The Association of Southeast Asian Nations (ASEAN) has been urged to “take a decisive step” to resolve the ongoing crisis in Myanmar by recognising the shadow National Unity Government (NUG) and demanding the generals who seized power in February immediately halt armed violence before agreeing to any talks.
In a news conference on Wednesday, Southeast Asian parliamentarians and Myanmar opposition representatives said the 10-member group should “stop siding” with the coup leaders, and instead engage with the NUG, which they said was the “legitimate” representative of the majority of the electorate.

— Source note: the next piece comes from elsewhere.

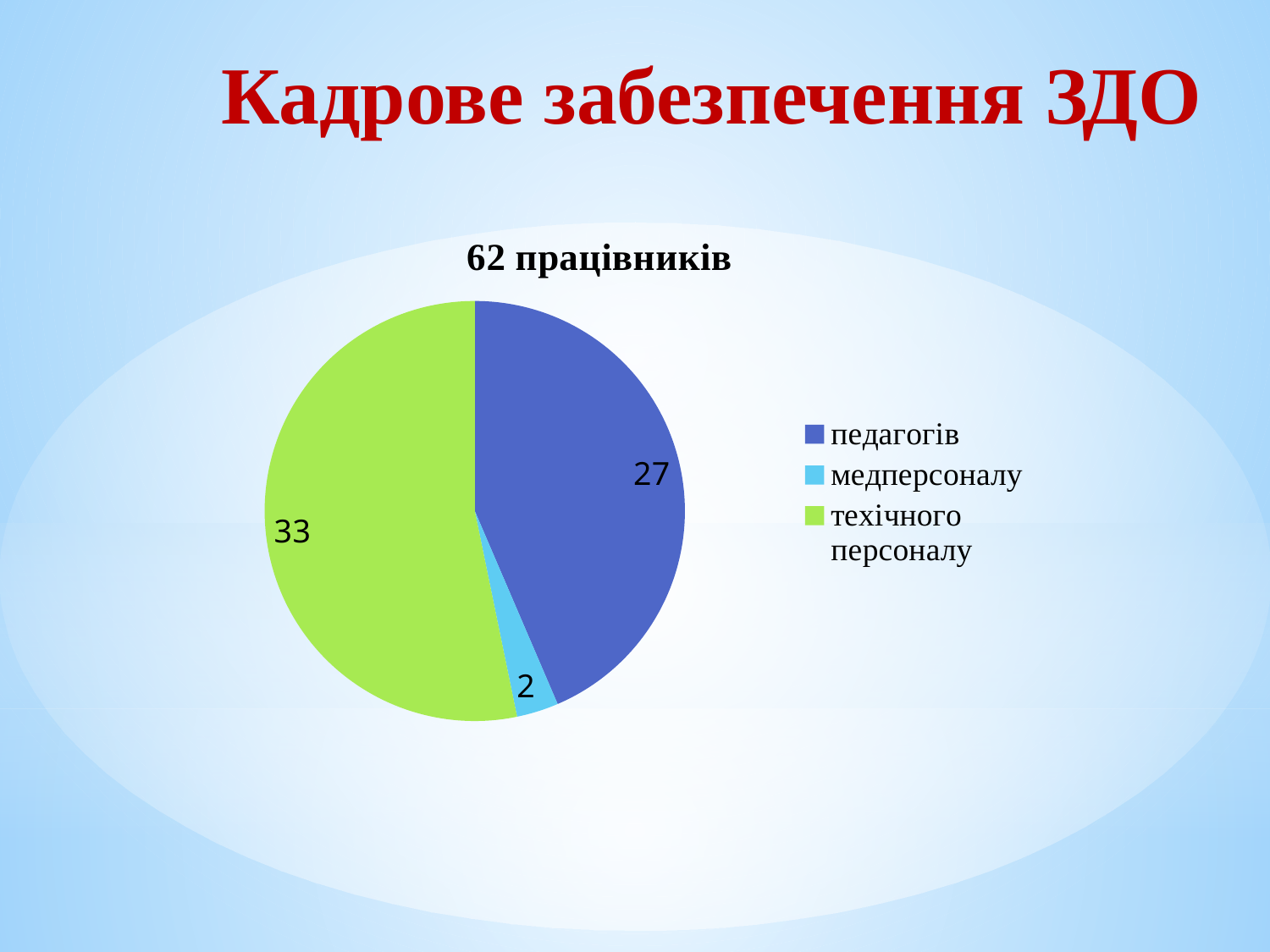
What is the value for педагогів? 27 What is the chart's title? 62 працівників What colour is the slice for медперсоналу? light blue How many categories does the pie chart have? 3 Which category has the smallest slice? медперсоналу How many entries does the legend list? 3 What is the value for медперсоналу? 2 What is the value for техічного персоналу? 33 What is the difference between the values for техічного персоналу and педагогів? 6 Which is larger, the value for педагогів or the value for медперсоналу? педагогів What type of chart is shown on the slide? pie chart Which category has the largest slice? техічного персоналу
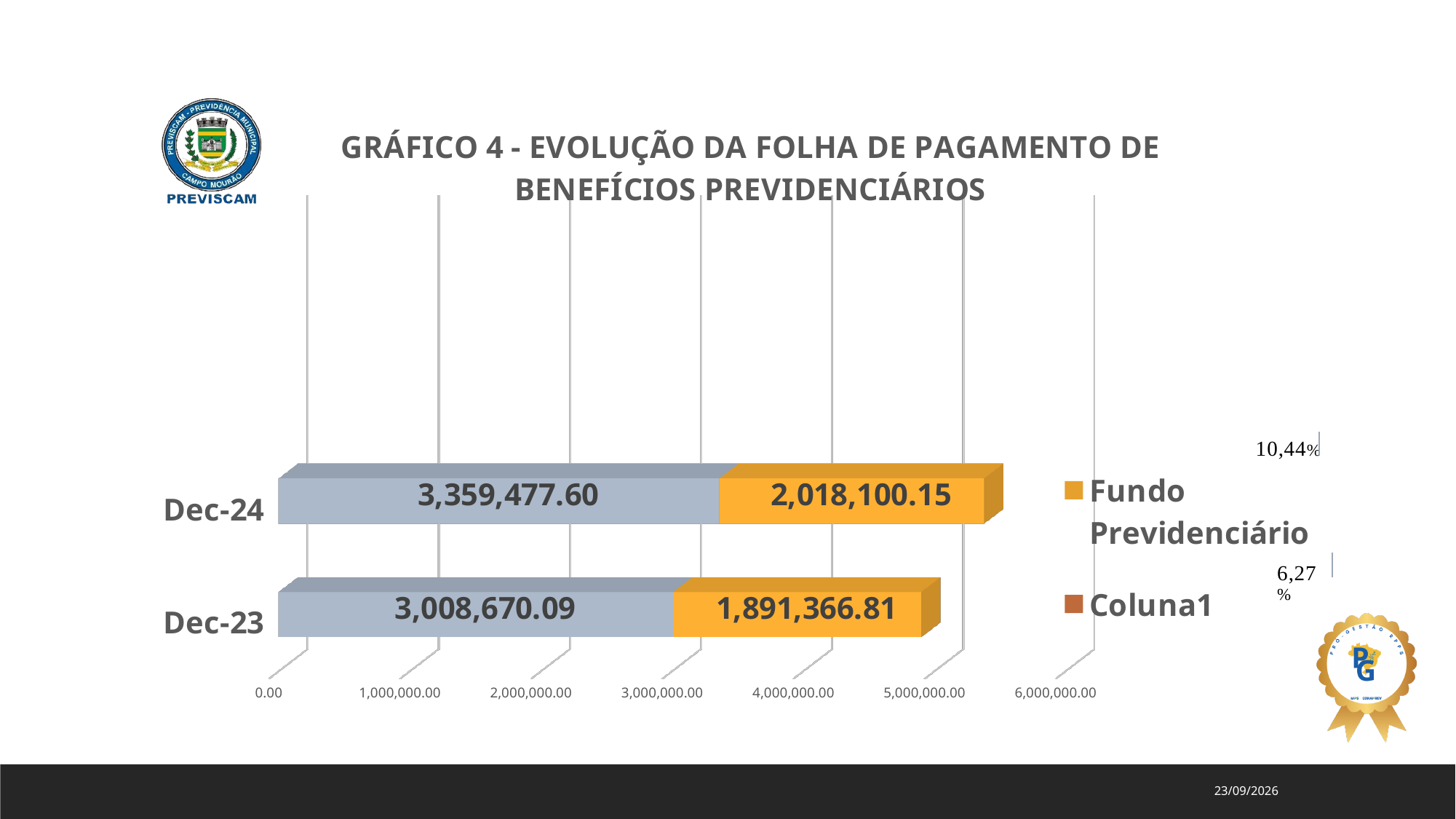
What is the total of the stacked bar for Dec-24? 5,377,577.75 What is the value of the gray segment for Dec-24? 3,359,477.60 What is the value of the orange segment for Dec-24? 2,018,100.15 What is the total of the stacked bar for Dec-23? 4,900,036.90 How many categories are shown on the vertical axis of the chart? 2 What is the value of the gray segment for Dec-23? 3,008,670.09 How many series does the chart legend list? 2 What type of chart is shown on the slide? Bar chart What is the title of the chart? GRÁFICO 4 - EVOLUÇÃO DA FOLHA DE PAGAMENTO DE BENEFÍCIOS PREVIDENCIÁRIOS What is the value of the orange segment for Dec-23? 1,891,366.81 Which category has the larger orange segment, Dec-24 or Dec-23? Dec-24 What is the difference between the gray segment values for Dec-24 and Dec-23? 350,807.51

The NUG is Myanmar’s shadow government and includes members of the parliament returned in the November 2020 election, as well representatives from the country’s different ethnic groups, including those fighting the military. It was formed after the February 1 coup.
Charles Santiago, a member of the Malaysian parliament and chairman of ASEAN Parliamentarians for Human Rights (APHR), said that while his group welcomes the ASEAN’s “unprecedented and significant” decision to exclude military leader Min Aung Hlaing from the annual regional summit, “much more needs to be done” to resolve the political impasse.
Santiago said that the credibility of ASEAN was at stake if it proved unable to put more pressure on the Myanmar military to “end its relentless violence” against its own people.
“The [Myanmar] military seems to have shown total contempt of the ASEAN Leaders’ agreement,” he said, referring to the five-point agenda agreed by Senior General Min Aung Hlaing and other ASEAN heads of states in April to stop the violence and take necessary steps to restore the country’s democracy.